Functional validation analyses

Dulbecco’s modified Eagle’s medium (DMEM), fetal bovine serum (FBS), phosphate-buffered saline, glutamine and antibiotics were obtained from Euroclone (Wetherby, UK). Fugene6 transfection reagent and complete protease inhibitor cocktail tablets were purchased from Roche Diagnostics (Mannheim, Germany). CHX and MG132 were from Sigma-Aldridge (St. Louis, MO, USA). Trans-Blot Turbo Transfer Packs were from Bio-Rad Laboratories (Hercules, CA, USA). ECL Western Blotting Detection reagents were obtained from Pierce Biotechnology (Rockford, IL, USA). QuiKChange II Site-Directed Mutagenesis kit was obtained from Stratagene (La Jolla, CA, USA). pcDNA6.2/V5-HisA eukaryotic expression vector and EGF were from Invitrogen (Carlsbad, CA, USA). Protein G Sepharose was obtained from GE Healthcare (Freiburg, Germany).

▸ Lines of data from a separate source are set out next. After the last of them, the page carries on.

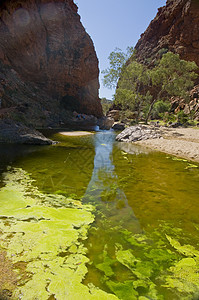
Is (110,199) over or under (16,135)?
under

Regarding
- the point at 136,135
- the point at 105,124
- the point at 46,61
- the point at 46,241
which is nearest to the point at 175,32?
the point at 46,61

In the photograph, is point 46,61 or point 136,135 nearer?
point 136,135

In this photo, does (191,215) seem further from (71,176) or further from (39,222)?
Answer: (71,176)

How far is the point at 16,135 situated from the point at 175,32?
6955 cm

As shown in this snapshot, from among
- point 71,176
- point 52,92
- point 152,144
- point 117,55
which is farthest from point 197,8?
point 71,176

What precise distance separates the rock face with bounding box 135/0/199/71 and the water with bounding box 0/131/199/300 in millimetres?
62558

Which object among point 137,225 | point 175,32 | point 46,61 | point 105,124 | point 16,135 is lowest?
point 137,225

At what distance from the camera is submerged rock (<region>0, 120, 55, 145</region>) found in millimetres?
11555

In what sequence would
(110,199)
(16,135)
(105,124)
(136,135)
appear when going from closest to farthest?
(110,199) → (16,135) → (136,135) → (105,124)

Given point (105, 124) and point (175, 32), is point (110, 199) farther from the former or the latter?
point (175, 32)

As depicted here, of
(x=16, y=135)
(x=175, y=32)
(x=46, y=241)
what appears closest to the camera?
(x=46, y=241)

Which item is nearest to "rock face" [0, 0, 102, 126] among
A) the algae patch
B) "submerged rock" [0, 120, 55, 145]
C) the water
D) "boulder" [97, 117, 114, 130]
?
"boulder" [97, 117, 114, 130]

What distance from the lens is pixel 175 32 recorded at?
193ft

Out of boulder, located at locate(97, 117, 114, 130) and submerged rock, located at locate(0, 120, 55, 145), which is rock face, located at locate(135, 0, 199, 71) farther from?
submerged rock, located at locate(0, 120, 55, 145)
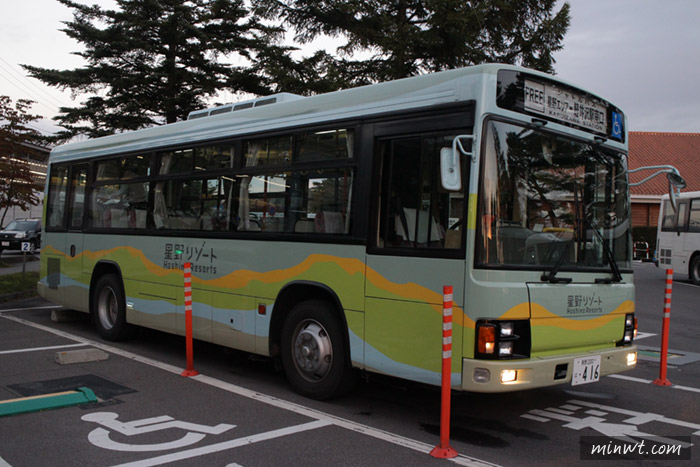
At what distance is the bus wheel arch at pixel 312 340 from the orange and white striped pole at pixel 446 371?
1.43 metres

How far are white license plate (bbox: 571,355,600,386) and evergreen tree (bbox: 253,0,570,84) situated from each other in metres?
12.3

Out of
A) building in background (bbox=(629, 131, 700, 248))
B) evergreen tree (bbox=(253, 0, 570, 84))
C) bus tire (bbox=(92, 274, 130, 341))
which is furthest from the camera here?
building in background (bbox=(629, 131, 700, 248))

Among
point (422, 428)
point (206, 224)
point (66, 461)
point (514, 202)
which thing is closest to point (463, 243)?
point (514, 202)

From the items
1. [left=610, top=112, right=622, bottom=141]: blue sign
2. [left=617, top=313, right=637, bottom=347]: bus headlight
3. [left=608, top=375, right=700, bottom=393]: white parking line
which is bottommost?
[left=608, top=375, right=700, bottom=393]: white parking line

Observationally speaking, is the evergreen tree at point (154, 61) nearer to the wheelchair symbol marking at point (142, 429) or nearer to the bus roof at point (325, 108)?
the bus roof at point (325, 108)

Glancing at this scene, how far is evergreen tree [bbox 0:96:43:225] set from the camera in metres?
24.2

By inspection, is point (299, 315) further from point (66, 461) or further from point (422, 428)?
point (66, 461)

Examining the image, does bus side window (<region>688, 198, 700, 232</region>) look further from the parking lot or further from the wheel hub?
the wheel hub

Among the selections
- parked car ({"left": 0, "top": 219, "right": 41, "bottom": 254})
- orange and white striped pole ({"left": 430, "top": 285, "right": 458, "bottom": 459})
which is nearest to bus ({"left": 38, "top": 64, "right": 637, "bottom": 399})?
orange and white striped pole ({"left": 430, "top": 285, "right": 458, "bottom": 459})

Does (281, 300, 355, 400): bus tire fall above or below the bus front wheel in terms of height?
below

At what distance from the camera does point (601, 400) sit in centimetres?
677

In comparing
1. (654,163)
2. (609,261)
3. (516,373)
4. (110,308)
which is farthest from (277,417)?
(654,163)

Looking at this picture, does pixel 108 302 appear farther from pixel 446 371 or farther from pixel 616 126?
pixel 616 126

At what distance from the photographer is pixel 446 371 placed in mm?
4969
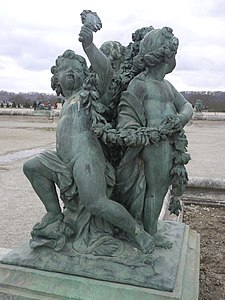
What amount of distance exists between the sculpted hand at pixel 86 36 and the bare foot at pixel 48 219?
1.14 metres

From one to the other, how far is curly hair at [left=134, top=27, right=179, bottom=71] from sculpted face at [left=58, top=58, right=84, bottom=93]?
1.47 ft

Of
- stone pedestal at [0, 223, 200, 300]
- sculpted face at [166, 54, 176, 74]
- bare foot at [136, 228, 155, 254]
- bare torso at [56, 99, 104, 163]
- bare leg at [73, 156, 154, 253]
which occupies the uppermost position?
sculpted face at [166, 54, 176, 74]

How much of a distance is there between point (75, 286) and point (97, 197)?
54cm

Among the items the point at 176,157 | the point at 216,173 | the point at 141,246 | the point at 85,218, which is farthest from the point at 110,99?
the point at 216,173

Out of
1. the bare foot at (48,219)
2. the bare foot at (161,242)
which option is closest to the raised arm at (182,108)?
the bare foot at (161,242)

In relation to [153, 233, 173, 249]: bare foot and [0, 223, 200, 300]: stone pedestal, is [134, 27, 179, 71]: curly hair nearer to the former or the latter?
[153, 233, 173, 249]: bare foot

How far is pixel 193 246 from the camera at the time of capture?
9.14ft

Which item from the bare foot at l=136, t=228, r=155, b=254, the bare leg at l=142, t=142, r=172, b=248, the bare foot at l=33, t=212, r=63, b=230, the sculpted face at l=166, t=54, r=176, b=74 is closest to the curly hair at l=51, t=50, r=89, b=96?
the sculpted face at l=166, t=54, r=176, b=74

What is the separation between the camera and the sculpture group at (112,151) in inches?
90.0

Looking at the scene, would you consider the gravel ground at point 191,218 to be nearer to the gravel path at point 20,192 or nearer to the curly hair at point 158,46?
the gravel path at point 20,192

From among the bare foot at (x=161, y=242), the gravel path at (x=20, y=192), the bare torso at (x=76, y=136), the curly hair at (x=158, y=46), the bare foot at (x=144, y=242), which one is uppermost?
the curly hair at (x=158, y=46)

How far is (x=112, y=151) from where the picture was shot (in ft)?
8.50

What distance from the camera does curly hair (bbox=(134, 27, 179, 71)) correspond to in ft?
7.56

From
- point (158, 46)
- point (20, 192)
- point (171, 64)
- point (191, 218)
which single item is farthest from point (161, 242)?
point (20, 192)
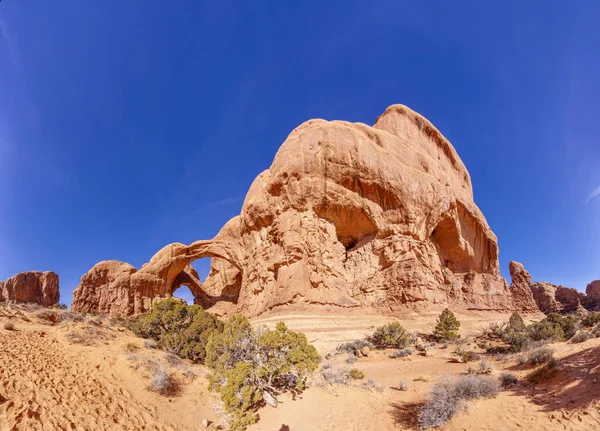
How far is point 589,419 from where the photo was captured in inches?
222

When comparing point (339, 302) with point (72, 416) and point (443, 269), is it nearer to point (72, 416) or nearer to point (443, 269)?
point (443, 269)

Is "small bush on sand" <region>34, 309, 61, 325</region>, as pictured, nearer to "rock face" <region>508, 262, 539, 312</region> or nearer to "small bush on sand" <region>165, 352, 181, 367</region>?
"small bush on sand" <region>165, 352, 181, 367</region>

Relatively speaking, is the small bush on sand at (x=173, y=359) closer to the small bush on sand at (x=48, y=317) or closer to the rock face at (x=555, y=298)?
the small bush on sand at (x=48, y=317)

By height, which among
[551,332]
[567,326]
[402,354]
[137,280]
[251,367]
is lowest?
[251,367]

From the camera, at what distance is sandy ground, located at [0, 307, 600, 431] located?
20.5ft

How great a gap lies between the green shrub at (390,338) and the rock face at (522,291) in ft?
67.0

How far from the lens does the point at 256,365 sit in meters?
9.16

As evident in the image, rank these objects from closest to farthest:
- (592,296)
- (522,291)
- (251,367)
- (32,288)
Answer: (251,367), (522,291), (32,288), (592,296)

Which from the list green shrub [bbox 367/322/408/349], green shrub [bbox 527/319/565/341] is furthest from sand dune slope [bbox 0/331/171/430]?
green shrub [bbox 527/319/565/341]

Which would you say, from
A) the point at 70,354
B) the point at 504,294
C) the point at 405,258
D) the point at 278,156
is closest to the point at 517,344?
the point at 405,258

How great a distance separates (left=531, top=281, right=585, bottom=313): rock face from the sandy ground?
5175 centimetres

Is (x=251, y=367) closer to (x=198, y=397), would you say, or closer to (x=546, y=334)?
(x=198, y=397)

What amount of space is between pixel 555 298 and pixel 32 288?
272ft

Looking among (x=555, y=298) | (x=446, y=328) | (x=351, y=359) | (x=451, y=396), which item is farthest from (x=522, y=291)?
(x=451, y=396)
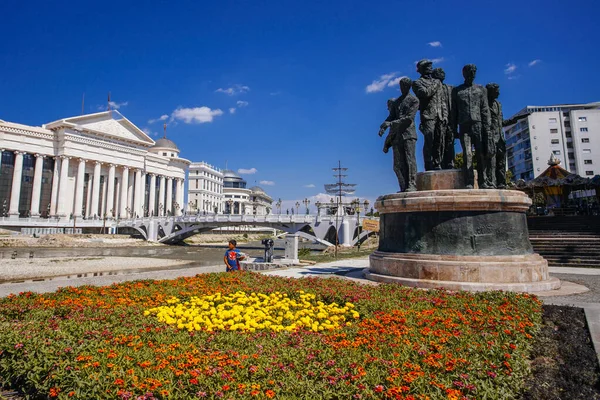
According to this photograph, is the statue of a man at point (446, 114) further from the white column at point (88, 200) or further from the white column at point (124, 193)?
the white column at point (124, 193)

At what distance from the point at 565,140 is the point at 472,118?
2757 inches

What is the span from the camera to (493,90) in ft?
36.3

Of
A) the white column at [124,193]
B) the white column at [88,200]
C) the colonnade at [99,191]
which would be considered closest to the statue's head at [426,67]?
the colonnade at [99,191]

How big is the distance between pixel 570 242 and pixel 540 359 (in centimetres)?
1794

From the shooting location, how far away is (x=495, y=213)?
9016 mm

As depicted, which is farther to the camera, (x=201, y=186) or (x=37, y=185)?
(x=201, y=186)

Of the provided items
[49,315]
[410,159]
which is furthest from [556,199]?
[49,315]

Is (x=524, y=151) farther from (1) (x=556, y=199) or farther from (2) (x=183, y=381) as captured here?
(2) (x=183, y=381)

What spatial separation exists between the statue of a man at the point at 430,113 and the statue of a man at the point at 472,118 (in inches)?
22.1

The following antibodies were used: mouse monoclonal anti-V5 (Invitrogen); mouse monoclonal anti-Myc, rabbit polyclonal anti-Na/K-ATPase, rabbit polyclonal anti-p44/42 MAPK1/3, mouse monoclonal anti-phospho-p44/42 MAPK1/3 (Thr202/Tyr204 of Erk1 and Thr185/Tyr187 of Erk2) (Cell Signaling Technology, Danvers, MA, USA); mouse monoclonal anti-β-actin, mouse monoclonal anti-HSP90, horseradish peroxidase-conjugated anti-rabbit or anti-mouse (Sigma-Aldrich); mouse monoclonal anti-GAPDH, rabbit polyclonal anti-YY1 (Santa Cruz, Dallas, CA, USA); goat anti-mouse conjugated to Alexa Fluor 594 and Alexa Fluor 488 phalloidin dye were from Molecular Probes (Eugene, OR, USA). Vectashield antifade medium containing DAPI was purchased from Vector Laboratories (Burlingame, CA, USA). Phenylthiourea (PTU), Alcian blue and MS-222 were obtained from Sigma-Aldrich. mMESSAGE SP6 Transcription Kit was from TermoFisher Scientific (Waltham, MA, USA), while the Q5 Site-Directed Mutagenesis Kit was from New England Biolabs (Ipswich, MA, USA). The myl7-specific probe was previously described (22).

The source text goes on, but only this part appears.